## Supplied passage
Page 2 of 4 — ← Prev page 1 [2] 3 4 Next page →

#14866

From	Alex McDonald <blog@rivadpm.com>
Date	2012-08-08 16:05 -0700
Message-ID	<882dd387-f2ab-4d08-8b12-fde5a656157f@a9g2000vbn.googlegroups.com>
In reply to	#14865

On Aug 8, 11:13 pm, Bernd Paysan <bernd.pay...@gmx.de> wrote:
> Alex McDonald wrote:
> > 3.5TB raw, 8TB with 2.5:1 compression on LTO6. You can't buy them at
> > your corner shop just quite yet, but they are available.
>
> I don't think it makes sense to compare compressed size with
> uncompressed hard disk size.  We have better compression algorithms, and
> for hard disk backups, we use those - and usually, the tape backup is
> already pre-compressed.  Tapes are filled with already compressed data,
> because you only copy hard disk backups to tape, and the harddisk backup
> is already compressed.

That's true, but it doesn't change the fundamentals; a 4TB disk still
contains 4TB of data, and a 3.2TB tape 3.2TB of data, compressed or
otherwise.

> AFAIK, LTO-6 is 2.5TB raw, and the usual status
> you get is "planned".  As a data center, I woulc not consider that as
> "available", even if there are low-quanity prototypes available for
> testing.  Available is the 1.5TB LTO-5, the price is a bit above $45.

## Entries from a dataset
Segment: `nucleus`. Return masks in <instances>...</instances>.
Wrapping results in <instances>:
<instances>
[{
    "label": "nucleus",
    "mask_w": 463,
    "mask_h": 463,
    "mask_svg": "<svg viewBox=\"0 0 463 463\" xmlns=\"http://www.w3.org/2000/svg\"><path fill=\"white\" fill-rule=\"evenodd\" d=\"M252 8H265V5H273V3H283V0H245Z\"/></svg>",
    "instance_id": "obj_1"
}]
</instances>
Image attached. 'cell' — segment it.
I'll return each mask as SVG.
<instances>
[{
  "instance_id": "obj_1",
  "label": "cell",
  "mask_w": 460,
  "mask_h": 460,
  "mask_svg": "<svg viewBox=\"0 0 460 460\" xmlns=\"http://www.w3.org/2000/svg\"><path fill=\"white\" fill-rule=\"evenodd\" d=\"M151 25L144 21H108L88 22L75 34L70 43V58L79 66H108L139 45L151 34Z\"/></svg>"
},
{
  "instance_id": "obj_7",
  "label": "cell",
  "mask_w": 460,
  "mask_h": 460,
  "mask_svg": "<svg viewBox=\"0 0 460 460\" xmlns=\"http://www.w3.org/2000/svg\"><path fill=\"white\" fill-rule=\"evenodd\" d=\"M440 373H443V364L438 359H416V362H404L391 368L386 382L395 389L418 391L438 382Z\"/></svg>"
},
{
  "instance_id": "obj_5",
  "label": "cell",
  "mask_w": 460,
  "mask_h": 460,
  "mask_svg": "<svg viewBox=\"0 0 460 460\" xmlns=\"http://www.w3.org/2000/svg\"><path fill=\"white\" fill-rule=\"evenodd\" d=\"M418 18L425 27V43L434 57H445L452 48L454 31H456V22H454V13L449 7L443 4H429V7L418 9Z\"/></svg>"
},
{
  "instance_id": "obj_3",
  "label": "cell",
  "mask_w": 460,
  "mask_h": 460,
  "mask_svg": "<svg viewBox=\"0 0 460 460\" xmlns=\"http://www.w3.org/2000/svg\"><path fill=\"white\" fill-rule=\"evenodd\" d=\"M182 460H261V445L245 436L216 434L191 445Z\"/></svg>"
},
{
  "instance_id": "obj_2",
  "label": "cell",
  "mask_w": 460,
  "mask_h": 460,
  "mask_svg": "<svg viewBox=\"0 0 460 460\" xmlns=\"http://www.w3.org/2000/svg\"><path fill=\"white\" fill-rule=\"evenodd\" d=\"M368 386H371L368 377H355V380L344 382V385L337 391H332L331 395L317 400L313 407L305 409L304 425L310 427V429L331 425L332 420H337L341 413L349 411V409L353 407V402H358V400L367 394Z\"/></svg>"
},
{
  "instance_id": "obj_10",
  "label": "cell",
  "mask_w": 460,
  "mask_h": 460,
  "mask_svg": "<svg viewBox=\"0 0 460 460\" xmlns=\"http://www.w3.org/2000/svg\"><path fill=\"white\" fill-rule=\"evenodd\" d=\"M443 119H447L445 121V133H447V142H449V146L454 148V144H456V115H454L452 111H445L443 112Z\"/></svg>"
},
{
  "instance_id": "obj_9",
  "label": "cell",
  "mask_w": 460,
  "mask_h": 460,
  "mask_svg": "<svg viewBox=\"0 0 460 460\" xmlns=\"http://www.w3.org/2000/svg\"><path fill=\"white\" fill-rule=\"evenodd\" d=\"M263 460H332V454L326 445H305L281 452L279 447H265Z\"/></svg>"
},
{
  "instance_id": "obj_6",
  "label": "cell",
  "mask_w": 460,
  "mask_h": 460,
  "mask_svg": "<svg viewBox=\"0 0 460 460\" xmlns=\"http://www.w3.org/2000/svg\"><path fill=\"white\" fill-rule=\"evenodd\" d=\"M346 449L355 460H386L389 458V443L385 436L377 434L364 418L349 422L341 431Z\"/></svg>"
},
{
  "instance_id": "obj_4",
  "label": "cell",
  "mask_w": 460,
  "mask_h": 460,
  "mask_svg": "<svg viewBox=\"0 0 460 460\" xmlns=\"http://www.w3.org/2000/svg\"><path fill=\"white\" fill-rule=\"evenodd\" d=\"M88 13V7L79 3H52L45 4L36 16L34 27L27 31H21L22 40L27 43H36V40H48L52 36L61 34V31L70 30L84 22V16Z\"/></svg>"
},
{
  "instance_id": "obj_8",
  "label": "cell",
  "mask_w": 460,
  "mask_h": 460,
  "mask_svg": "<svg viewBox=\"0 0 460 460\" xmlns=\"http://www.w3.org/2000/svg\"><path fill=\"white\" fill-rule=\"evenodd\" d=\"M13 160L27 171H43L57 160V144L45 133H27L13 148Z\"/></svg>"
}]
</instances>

## The tasks
• a. Answer these questions about the tape storage thread:
(i) Who sent message #14866?
(ii) Which message number is #14866 a reply to?
(iii) According to Bernd Paysan, what status is usually given for LTO-6?
• b. Continue the tape storage thread from where it stops.

## Expected answers
• a.
(i) Alex McDonald
(ii) #14865
(iii) "planned"

• b.
HP's LTO6 is 3.2TB uncompressed, which is what the Ultrium consortium
indicated. I mistyped 3.2TB as as 3.5TB above.

> About half the price of a similar-sized hard disk, as hard disk prices
> are still suffering a bit from the Thailand flood.

True. But you're quoting bog standard desktop drives at that price,
which I sincerely hope you aren't using in your backup servers.
Enterprise class drives are a good bit more expensive than that.

>
> > That's true. But for a handful of tapes or more, tape is hard to beat.
> > Moving your data center out of Vienna to a city better servicing
> > Auckland seems like a good idea too. Unless you value a good cup of
> > coffee more highly, in which case I would stay where you are.
>
> Whereever you move, there's a place on the other side of the world,
> which is more than 24h flight away - and for Vienna, the place on the
> other side of the world is Auckland.  The best I can get from Frankfurt
> is 28:25h via Dubai&Melbourne.  And that sort of flight has two slots
> per day or so, so add an average waiting time of 12h (customer calls you
> "I need the data *now*" in the middle of your night).
>
> Both A380 and 787 have a maximum range of ~15000km.  So you can't go
> nonstop to the other side of the world.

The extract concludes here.